Given entries =
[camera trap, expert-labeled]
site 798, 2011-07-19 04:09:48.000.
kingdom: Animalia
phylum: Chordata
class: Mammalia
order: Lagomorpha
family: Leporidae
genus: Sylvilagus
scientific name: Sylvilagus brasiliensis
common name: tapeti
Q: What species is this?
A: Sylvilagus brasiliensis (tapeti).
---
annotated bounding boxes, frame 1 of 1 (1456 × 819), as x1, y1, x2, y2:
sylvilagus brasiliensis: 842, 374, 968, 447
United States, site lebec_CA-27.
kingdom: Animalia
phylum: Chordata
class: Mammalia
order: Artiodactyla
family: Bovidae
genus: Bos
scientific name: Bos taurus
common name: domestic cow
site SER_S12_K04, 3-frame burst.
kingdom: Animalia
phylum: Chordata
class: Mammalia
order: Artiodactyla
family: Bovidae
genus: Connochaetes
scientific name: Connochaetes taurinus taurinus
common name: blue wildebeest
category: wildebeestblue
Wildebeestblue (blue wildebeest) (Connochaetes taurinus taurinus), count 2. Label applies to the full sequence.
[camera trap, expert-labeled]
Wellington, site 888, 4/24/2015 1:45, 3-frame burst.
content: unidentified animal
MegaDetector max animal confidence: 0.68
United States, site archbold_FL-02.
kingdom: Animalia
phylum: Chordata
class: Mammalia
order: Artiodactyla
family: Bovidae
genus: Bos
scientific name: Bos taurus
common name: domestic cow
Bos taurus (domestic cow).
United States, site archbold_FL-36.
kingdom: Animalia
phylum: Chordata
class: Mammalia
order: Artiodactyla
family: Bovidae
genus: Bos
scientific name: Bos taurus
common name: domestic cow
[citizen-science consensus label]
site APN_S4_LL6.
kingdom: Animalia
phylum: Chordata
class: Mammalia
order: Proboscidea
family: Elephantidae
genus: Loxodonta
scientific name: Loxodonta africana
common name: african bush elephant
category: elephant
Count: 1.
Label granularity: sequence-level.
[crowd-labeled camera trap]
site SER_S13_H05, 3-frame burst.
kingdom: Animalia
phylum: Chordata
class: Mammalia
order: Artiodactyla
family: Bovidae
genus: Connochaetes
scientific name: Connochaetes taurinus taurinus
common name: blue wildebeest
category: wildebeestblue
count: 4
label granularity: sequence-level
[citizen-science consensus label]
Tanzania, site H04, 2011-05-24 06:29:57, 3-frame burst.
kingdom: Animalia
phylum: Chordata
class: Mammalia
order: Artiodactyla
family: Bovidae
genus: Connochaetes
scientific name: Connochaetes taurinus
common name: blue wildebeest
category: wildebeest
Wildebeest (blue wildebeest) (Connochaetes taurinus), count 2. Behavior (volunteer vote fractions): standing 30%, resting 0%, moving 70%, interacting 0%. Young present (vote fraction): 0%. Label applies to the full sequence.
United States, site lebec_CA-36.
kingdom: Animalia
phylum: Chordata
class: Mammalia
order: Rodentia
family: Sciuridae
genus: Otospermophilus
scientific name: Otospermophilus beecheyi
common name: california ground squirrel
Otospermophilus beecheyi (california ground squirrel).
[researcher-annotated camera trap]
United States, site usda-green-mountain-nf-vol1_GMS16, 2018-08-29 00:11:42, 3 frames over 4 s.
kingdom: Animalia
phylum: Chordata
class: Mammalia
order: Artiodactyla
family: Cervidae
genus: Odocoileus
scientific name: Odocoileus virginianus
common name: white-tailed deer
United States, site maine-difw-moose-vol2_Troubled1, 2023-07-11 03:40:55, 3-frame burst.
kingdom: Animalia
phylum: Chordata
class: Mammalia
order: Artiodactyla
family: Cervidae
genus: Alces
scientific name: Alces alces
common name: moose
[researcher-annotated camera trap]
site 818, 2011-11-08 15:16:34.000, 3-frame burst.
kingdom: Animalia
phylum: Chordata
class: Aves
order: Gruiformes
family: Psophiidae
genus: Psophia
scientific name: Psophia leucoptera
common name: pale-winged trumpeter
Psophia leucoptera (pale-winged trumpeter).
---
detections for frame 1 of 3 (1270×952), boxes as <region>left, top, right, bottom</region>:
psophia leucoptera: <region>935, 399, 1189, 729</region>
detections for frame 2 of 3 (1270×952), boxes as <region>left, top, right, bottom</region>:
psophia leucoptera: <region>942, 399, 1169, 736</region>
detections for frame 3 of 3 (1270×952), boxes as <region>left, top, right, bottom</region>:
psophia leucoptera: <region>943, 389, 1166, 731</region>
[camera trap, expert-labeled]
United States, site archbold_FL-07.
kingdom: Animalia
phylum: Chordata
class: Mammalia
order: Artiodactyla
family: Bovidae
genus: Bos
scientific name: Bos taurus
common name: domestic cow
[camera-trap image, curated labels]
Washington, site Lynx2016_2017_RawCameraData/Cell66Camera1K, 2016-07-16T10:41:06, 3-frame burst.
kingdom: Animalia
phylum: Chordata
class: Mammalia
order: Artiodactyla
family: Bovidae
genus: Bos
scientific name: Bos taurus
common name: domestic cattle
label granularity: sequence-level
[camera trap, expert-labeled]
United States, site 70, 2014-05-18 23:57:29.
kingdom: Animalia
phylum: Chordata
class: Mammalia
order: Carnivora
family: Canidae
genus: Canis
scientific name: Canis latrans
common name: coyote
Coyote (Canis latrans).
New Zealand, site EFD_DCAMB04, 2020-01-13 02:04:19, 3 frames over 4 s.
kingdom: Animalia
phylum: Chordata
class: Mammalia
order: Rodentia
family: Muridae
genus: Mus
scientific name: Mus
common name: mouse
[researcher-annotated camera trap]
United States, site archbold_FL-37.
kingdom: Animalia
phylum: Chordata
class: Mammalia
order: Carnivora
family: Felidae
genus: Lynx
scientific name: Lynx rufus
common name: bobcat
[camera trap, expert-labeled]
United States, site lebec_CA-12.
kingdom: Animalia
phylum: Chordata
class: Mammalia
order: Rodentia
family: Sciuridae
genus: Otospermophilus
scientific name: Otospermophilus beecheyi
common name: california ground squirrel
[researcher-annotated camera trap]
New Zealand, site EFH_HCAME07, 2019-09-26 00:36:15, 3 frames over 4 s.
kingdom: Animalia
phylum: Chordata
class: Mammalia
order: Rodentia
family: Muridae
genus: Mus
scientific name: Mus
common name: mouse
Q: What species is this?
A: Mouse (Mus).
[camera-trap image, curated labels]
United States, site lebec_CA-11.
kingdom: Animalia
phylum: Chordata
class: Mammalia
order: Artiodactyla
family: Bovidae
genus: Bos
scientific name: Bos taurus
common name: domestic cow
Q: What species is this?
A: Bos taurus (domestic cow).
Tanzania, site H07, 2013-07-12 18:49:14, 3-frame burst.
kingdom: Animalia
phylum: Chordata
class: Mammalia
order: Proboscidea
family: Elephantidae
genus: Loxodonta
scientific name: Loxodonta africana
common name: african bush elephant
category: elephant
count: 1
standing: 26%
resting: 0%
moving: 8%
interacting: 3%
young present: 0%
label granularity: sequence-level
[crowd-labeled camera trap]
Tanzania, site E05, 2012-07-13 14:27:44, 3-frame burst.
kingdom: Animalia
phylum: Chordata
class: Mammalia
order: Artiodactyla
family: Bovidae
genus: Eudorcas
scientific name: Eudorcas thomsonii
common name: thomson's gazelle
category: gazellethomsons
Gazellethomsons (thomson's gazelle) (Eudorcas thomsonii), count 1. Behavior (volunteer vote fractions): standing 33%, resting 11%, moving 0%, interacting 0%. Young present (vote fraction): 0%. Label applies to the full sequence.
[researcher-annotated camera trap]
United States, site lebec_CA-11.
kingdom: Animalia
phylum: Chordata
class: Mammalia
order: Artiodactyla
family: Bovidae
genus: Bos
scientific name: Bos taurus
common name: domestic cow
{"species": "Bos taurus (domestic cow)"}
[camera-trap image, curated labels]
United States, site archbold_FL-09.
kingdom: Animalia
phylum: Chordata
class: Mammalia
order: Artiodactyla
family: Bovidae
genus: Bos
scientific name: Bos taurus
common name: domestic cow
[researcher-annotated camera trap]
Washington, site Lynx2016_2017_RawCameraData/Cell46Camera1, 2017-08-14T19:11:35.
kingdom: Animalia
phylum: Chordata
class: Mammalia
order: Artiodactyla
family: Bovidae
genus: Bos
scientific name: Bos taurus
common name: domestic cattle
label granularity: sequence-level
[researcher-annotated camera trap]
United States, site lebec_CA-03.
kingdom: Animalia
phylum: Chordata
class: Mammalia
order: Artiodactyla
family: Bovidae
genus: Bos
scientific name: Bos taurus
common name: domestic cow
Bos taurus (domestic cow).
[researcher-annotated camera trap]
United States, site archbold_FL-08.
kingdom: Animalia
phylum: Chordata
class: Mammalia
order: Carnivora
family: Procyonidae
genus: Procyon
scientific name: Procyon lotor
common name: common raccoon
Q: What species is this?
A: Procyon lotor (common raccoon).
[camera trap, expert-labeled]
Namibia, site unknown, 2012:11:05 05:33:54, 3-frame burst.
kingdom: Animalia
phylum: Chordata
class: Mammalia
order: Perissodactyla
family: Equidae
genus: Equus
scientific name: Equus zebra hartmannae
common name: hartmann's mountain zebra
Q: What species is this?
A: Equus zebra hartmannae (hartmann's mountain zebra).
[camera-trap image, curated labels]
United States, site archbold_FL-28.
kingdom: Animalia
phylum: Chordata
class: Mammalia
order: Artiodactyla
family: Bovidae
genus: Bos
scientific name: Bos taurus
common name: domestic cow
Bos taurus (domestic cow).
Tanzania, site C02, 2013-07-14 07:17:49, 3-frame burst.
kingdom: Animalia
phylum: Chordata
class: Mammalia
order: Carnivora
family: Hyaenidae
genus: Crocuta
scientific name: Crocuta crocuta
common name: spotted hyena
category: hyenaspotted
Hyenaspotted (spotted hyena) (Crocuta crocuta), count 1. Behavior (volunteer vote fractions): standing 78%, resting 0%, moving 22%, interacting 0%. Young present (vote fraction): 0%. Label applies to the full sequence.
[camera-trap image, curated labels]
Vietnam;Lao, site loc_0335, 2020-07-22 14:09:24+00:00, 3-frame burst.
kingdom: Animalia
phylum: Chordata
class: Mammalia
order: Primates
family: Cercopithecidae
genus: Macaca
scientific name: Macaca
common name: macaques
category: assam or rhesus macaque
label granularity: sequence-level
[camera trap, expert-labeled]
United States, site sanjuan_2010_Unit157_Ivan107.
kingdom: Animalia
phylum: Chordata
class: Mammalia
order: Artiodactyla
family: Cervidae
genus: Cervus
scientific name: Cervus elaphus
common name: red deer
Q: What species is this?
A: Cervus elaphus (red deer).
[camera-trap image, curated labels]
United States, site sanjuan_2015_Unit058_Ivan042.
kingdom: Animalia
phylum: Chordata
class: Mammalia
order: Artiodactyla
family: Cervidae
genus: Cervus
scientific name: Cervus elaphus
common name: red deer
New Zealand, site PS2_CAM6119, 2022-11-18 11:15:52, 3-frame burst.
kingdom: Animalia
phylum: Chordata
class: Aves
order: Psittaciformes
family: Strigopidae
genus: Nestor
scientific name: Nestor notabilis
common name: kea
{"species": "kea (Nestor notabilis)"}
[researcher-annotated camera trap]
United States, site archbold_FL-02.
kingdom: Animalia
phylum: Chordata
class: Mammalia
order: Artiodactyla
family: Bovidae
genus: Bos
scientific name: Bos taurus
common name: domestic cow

Try it =
Reproduce each line from the listing above that includes the word "Washington".

Exercise answer =
Washington, site Lynx2016_2017_RawCameraData/Cell66Camera1K, 2016-07-16T10:41:06, 3-frame burst.
Washington, site Lynx2016_2017_RawCameraData/Cell46Camera1, 2017-08-14T19:11:35.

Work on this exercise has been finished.